• _Texto proporcionado_:
==================================================
Todo lo hicieron por una causa, en una guerra. Seguro que no
eran nazis todos y que muchos no disfrutaban hundiendo buques civiles. Ni el
cocinero, ni los marinos, ni los pinches, ni siquiera los oficiales y el
capitán se mancharon jamás las manos de sangre en sentido literal. No participaron
en matanzas de polacos, judíos o rusos. Nunca quemaron a serbios vivos en sus
iglesias ni arrasaron pueblos griegos. Sin embargo, desde que supe de sus
labores en el Atlántico, nunca pude volver a imaginarlos leyendo poesía junto
al Urola, compartiendo mis gustos y mis valores. Dejaron para siempre de formar
parte de esa comunidad de seres humanos, del pasado, del presente y del futuro,
a la que se aspira a pertenecer, porque en su compañía imaginada uno se siente
un poco mejor persona cada día y arropado por la calidad humana.
En los tiempos en los que aquellos náufragos alemanes
paseaban por Azkoitia y -imaginaba yo- se fotografiaban seguramente con una
flamante cámara Zeiss frente al palacio de los Caballeritos, ese símbolo
olvidado de la ilustración y la lucha de los individuos libres contra el
oscurantismo, un compatriota suyo, Franz Von Papen, ya sólo era embajador del
Tercer Reich en Turquía, puesto menor en tiempos tan tempestuosos. Tan lejos
aquello de los bosques de San Juan y de Loyola. Y, sin embargo, aquel remoto y
ya acabado embajador Von Papen era uno de los hombres con mayor responsabilidad
de la presencia de todos aquellos soldados alemanes en la tierra de San
Ignacio.
Von Papen no era prusiano. Nacido en Westfalia en una vieja
familia católica, fue un líder prometedor del llamado nacionalcatolicismo en la
década de los veinte. Piadoso, tradicionalista, siempre defensor de los valores
patrios, estaba convencido de que el constitucionalismo del canciller Heinrich
Bruning en la República de Weimar no podía ofrecer las defensas necesarias a
Alemania contra las ideas foráneas, sobre todo las bolcheviques, que ponían en
peligro la esencia misma de la nación. Gracias al presidente Von Hindenburg y
al también militar Kurt Schleicher, Von Papen consiguió derribar a los
defensores de la constitución. Asumió la cancillería y disolvió el parlamento
de Weimar el 12 de septiembre de 1932. En los meses posteriores, levantó todas
las limitaciones a las actividades paramilitares del Partido NacionalSocialista
Obrero Alemán. Se fue alejando cada vez más de sus correligionarios del Partido
Católico del Centro y acercando a los nacionalsocialistas.
==================================================
• _Datos de origen_:

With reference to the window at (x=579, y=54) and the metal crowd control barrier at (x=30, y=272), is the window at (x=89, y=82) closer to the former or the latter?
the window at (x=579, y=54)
==================================================
• _Actividad_:
Prolonga el texto sobre Von Papen y los náufragos alemanes en Azkoitia, comenzando justo después de su última oración.

• _Resultado_:
La violencia ejercida contra los enemigos de su causa
comenzó a parecerle legítima a este católico tan obsesionado antes por el
orden. La legalidad empezó a parecerle un valor muy relativo, incluso
despreciable ante la grandeza de los designios de la patria y los propios como
líder. Cesado por el presidente de la república a instancias de quien había
sido su mentor, consumó el salto irreversible: entró en negociaciones, primero
secretas, después abiertas, con Hitler. Hubo acuerdo. En su soberbia y ambición
infinitas, Von Papen estaba convencido de que sería él quien dirigiría el gran
frente unitario de las fuerzas nacionales alemanas contra el enemigo exterior e
interior. Pensaba hacerlo de una forma autoritaria pero en absoluto criminal.
Él, creía, podría poner freno a las veleidades violentas del partido nazi de
aquel pequeño histrión austriaco de clase baja.
Fue él quien propuso y elevó a Hitler a la cancillería,
gracias a sus propios escaños en el parlamento y tras vencer las dudas que
albergaba al respecto el ya senil presidente Hindenburg. No tardó aquel
católico anticomunista en entender lo mucho que se había equivocado. Pronto era
un títere patético a merced de la tiranía de quienes despreciaban la vida. En
1934 cesó como vicecanciller. Durante cuatro años sirvió de pelele de los nazis
como embajador en Austria, dedicado a los preparativos para el Anschluss (la anexión).
Después Hitler lo aparcaría con desprecio en Ankara.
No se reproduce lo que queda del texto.